According to 2016 data from the Centers for Disease Control and Prevention, South Carolina issued about 90 painkiller prescriptions for every 100 people.

“The problem is, some of those patients will progress from dependence on opioids to misuse to opioid addiction and eventually transition to IV drugs such as heroin and fentanyl,” Lockett said. “Our hope is that we can stop patients from getting on that trajectory and ultimately cut the number of overdoses over time.”

State lawmakers are currently considering a bill that would limit patients’ post-surgery prescriptions to five days. Lockett said the limit may help curb the problem but that he would rather health care providers focus on creating better prescribing practices.

At an MUSC hospital-wide surgical meeting earlier this year, leaders asked each department and division to look into their prescribing patterns and, where it is reasonable, cut the number of pills they’re giving patients, according to Lockett.

“If we can cut back on how much we’re prescribing, the hope is that we can impact those patients before they get into a pattern of misuse,” he said.

In Beaufort County, 24 people died due to a drug overdose in 2017 — triple the number of such deaths in both 2015 and 2016, and more than the past two years combined.

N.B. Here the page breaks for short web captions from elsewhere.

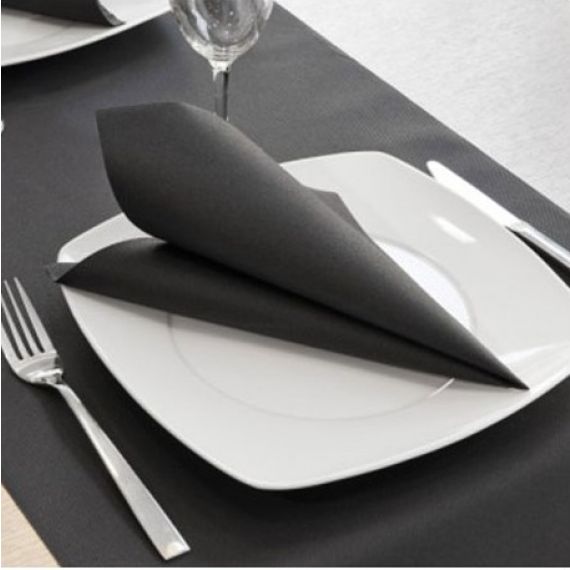 Serviette de table pas cher voie seche Noir, vaisselle jetable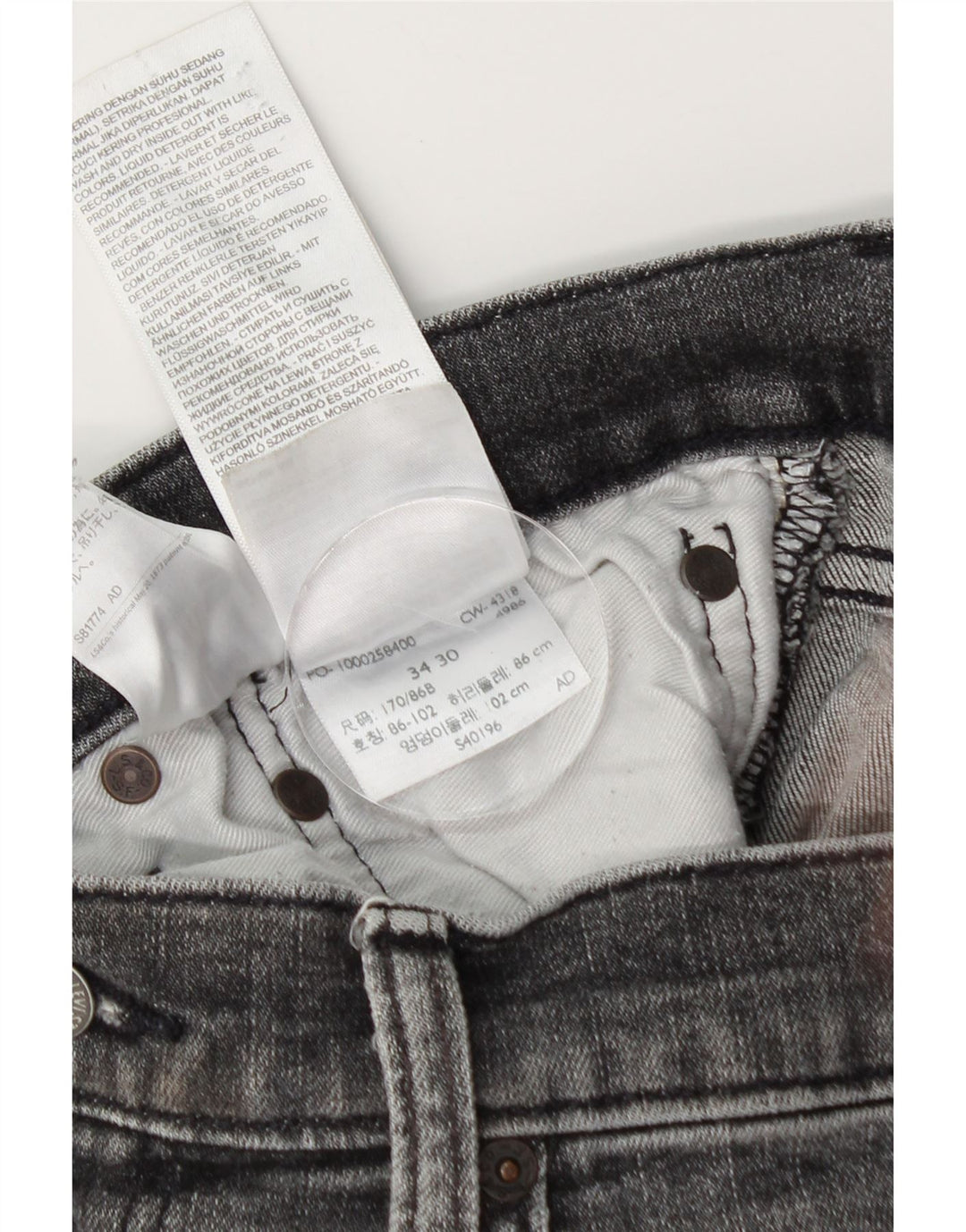 Calça jeans masculina Levi's 512 Slim Tapered W34 L30 cinza algodão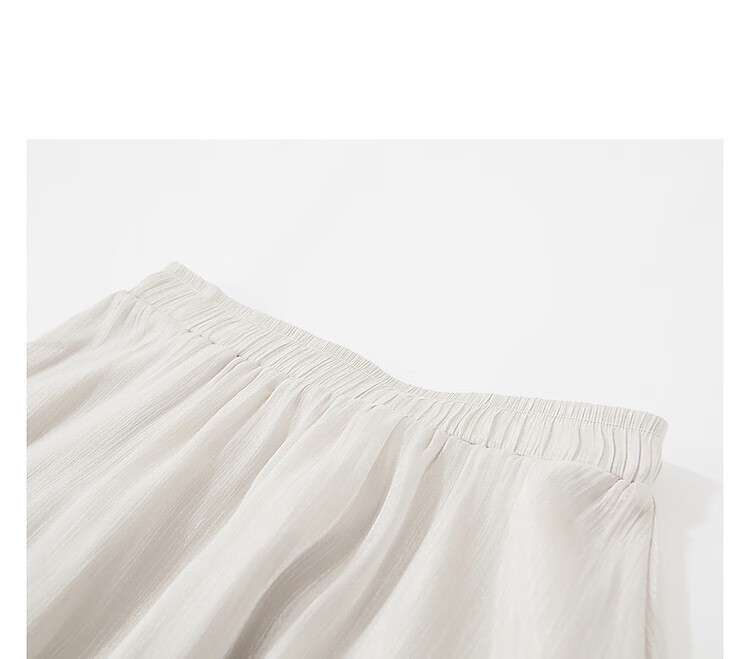 Dme [Pearl Mermaid] Summer French Fairy Smooth And Delicate Elastic Waist Midi Skirt for Wome 14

Earlier this month, the county filed a lawsuit against more than 30 drug manufacturers, distributors and physicians for their role in the local effects of the national opioid epidemic.

The suit is being filed by a group of three law firms without any expense, attorney fees or financial contributions by the county.

County Councilman Mike Covert said that the opioid crisis has not only cost the county to spend money on extra resources such as emergency services and paramedics, but also a loss of revenue and business production.

“Look at Beaufort Memorial Hospital. Whether you have insurance or not, they will help them (an overdose patient) and that’s a good thing. But unfortunately someone has to pay for that,” Covert said. “With opioid abuse, with pill abuse, someone has to pay for the consequences, whether that’s the county, the taxpayers, it’s costing all of us in many different ways.”

The suit states that Beaufort County “has been required to spend millions of dollars each year in its efforts to combat the public nuisance” created by the drug companies’ “deceptive marketing campaigns.”

John Parker of the Healthcare Distribution Alliance, a national trade organization representing some of distributors named in the county’s lawsuit, sent the following statement to The Island Packet and The Beaufort Gazette:

“... Given our role, the idea that distributors are responsible for the number of opioid prescriptions written defies common sense and lacks understanding of how the pharmaceutical supply chain actually works and is regulated. Those bringing lawsuits would be better served addressing the root causes, rather than trying to redirect blame through litigation.”